Le prénom, comme histoire de vie. Le prénom, langue originelle, nous raconte. Le prénom, comme cri lancé par les parents au monde. Le prénom et ses liens à l’identité, à la singularité. Entre deux cultures, quels échos poursuivre?

"Pourquoi Élie et pas Elias? Pourquoi en français?  De quoi as-tu honte? Aurais-tu honte de l’arabe?" Mais Carmen n’a pas cédé à la voix de sa belle-mère. On l’appellera Élie. Elias dans les registres officiels, Élie dans la vie, c’est sa condition.

(Tu tenais ton compromis avec la tradition: tu avais accepté de nommer ton aîné Elias, du prénom du grand-père. Elias, Élie, quelle différence? Même prénom en version française pour la bonne équité culturelle, Orient/Occident. Élie, Elias et alors? Les Paul ne s’appellent pas Boulos, ni les Pierre Boutros. Les mêmes pourtant d’une langue à l’autre. Ni les Jean Youhanna. Pourquoi pas Élie?)

Carmen s’est justifiée devant Joséphine avec patience et tact pour éviter le conflit avec sa belle-mère. "Mes enfants, s’ils quittent un jour le Liban. Oui, qui sait. Pour la France. Ou ailleurs. Pourquoi leur compliquer la vie? Je ne veux pas qu’on trébuche sur leur prénom. Qu’on écorche leurs syllabes. Pourquoi leur imposer des prénoms chargés par leur origine? Et non, je ne trahis pas mon pays, non, tu exagères." Ce jour-là, Joséphine s’est contentée d’un hochement de tête et de vagues réponses mâchouillées. "P’vrai s’beau Lyéss p’d’accord." Ses petits yeux plus petits que jamais de noirceur contrariée.

Elle ne s’est pas opposée à Carmen, mais un Lyéss lui échappe de temps en temps quand elle parle à son petit-fils, comme pour faire chanter ses ancêtres. Puis elle se reprend, pour ménager leur lien, moins par affection pour Carmen que pour rester proche de son fils, la lumière de ses yeux. Son Farid, son "unique". Fière de sa langue qui noue noms et sens. Sa belle, puissante langue. Elle ne comprend pas Carmen; pourquoi ce complexe de l’arabe, déformer Lyéss en Élie?

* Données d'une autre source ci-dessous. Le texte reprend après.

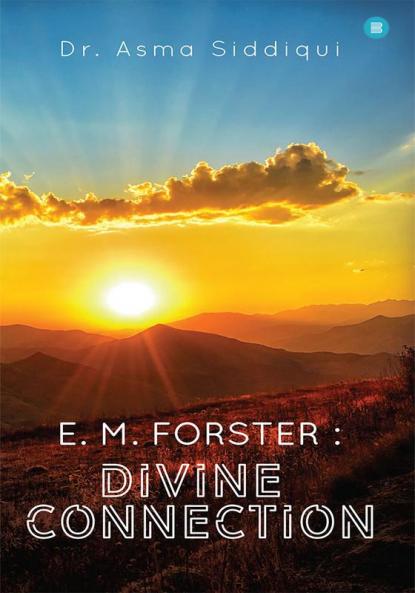 E.M. Forster: Divine Connection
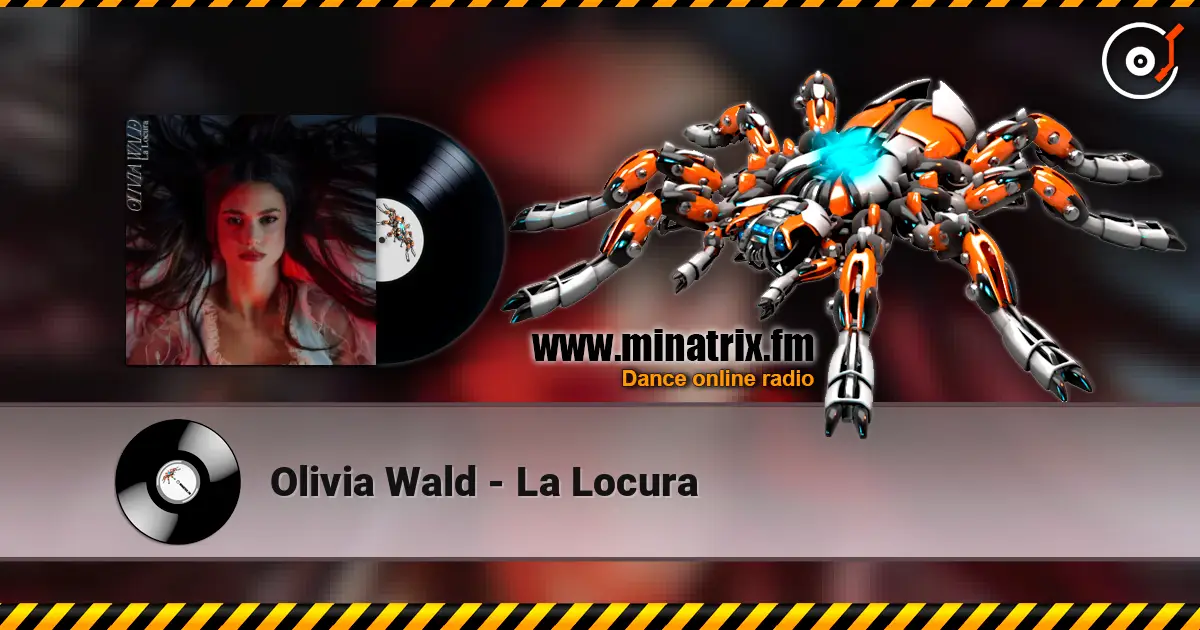 Olivia Wald - La Locura жоғары сапада онлайн тыңдау | Minatrix.FM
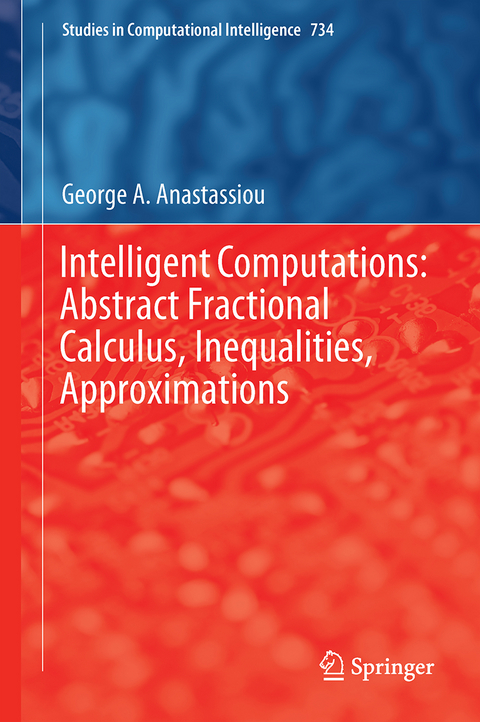 Intelligent Computations: Abstract Fractional Calculus, Inequalities, Approximations - George A. Anastassiou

Joséphine se vante souvent de son intuition, appeler son fils Farid – unique –, sans savoir qu’elle n’aura pas d’autres garçons. Elle a pourtant essayé: cinq filles et lui, l’unique. Avant elle, sa mère, une série de six filles. Hérédité ou malédiction que d’être privée de fils dans un pays où les garçons sont si attendus, désirés? Joséphine la benjamine, porte le prénom projeté depuis le début au fils jamais né. Ce double, ce frère-fantôme qu’elle n’a jamais eu: le Joseph de ses parents.

Carmen a du caractère, Joséphine la voudrait plus docile, comment s’assurer que cette femme (et pas une autre, "plus traditionnelle") rendra son Farid heureux. Elle reconnaît, son unique a bien choisi sa femme, Carmen sait faire des garçons. Deux de plus avec les jumeaux, s’ils avaient pu naître. "Guy et Gérard. Pas la peine d’essayer, mes jumeaux auront des prénoms français." Carmen a refusé toute discussion pendant ses cinq mois de grossesse. Mari, parents, belle-famille, personne pour comprendre son choix. "Tu l’écriras comment Guy en arabe? Ce G qui n’existe pas dans notre alphabet, tu feras comment? Ça donnera quoi à l’écrit? Tu y as déjà pensé?"

{Ils ont raison, tu te dis. Peut-on vivre d’un prénom impossible à écrire en langue maternelle? L’enfant serait-il alors arraché à sa culture? Tu y avais pensé, mais trop tard, Guy et Gérard avaient commencé à exister en toi avec leurs prénoms. Tu trouvais ce double G. adapté aux jumeaux. Tu en parlais à ton mari. G pour Guy, G pour Gérard; gémellité phonétique. Même lettre, mêmes êtres, différents sons. Tu trouvais beau ce jeu de langue. Jusqu’au jour où… peut-on mourir d’être mal nommé? Pure superstition, tu sais qu’ils n’en sont pas morts. Depuis que tu as perdu Guy et Gérard, tu écris en cachette. Des pages entières de possibles prénoms, comme conjugaisons ou improbables tables mathématiques. Tu écris des textes aussi, sans réfléchir, tu te noies de phrases. De quelle faute implores-tu d’être absoute? Qu’espères-tu des mots? On parle bien de mektoub, la puissance de "l’écrit". Que les mots te libèrent du poids des noms.)